» Exercise prompt
Among the lines of the entries below, count those containing the word "States" and answer with the number only.

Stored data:
---------------

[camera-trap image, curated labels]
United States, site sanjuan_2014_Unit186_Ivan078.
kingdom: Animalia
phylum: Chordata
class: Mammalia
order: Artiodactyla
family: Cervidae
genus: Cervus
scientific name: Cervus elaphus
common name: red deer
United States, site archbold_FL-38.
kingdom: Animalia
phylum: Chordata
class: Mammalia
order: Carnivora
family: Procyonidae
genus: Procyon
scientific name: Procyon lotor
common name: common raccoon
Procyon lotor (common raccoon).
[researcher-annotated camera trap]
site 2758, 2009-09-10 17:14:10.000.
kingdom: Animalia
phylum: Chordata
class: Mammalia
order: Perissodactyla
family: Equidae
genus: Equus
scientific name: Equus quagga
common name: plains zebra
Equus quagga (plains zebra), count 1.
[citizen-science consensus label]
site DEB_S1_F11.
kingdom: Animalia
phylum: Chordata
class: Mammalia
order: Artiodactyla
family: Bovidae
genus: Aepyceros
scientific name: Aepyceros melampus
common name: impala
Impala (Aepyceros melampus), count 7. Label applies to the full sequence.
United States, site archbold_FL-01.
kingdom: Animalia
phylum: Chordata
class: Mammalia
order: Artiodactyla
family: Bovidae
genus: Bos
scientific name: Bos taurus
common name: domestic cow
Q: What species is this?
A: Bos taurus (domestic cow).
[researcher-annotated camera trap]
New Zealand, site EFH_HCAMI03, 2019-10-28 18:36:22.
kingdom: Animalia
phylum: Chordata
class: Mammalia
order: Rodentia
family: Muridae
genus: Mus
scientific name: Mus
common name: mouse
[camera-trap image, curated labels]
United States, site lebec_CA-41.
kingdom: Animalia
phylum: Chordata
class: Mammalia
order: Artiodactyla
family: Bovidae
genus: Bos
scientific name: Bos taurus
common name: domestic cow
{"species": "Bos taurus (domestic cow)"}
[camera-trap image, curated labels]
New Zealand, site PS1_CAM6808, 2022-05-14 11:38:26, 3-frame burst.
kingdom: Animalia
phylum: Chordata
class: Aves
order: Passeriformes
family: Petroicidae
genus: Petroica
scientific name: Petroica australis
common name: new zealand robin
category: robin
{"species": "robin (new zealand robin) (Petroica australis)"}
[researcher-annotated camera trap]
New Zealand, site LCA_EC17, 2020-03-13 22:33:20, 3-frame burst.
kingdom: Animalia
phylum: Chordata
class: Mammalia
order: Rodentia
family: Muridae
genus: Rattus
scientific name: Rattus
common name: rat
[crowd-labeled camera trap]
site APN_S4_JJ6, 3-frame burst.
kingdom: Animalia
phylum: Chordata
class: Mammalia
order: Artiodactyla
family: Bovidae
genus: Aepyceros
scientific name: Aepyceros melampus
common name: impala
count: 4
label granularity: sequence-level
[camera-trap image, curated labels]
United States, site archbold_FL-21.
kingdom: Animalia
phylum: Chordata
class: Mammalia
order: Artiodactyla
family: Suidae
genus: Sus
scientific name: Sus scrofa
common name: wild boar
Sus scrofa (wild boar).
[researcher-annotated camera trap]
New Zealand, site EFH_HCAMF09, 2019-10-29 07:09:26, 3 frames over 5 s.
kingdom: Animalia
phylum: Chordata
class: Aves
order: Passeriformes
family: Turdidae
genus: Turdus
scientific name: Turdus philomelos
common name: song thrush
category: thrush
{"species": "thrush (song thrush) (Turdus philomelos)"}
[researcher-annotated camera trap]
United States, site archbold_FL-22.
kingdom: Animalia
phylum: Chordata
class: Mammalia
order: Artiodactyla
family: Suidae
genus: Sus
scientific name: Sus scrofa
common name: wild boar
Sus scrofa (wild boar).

---------------

» Result of the task
6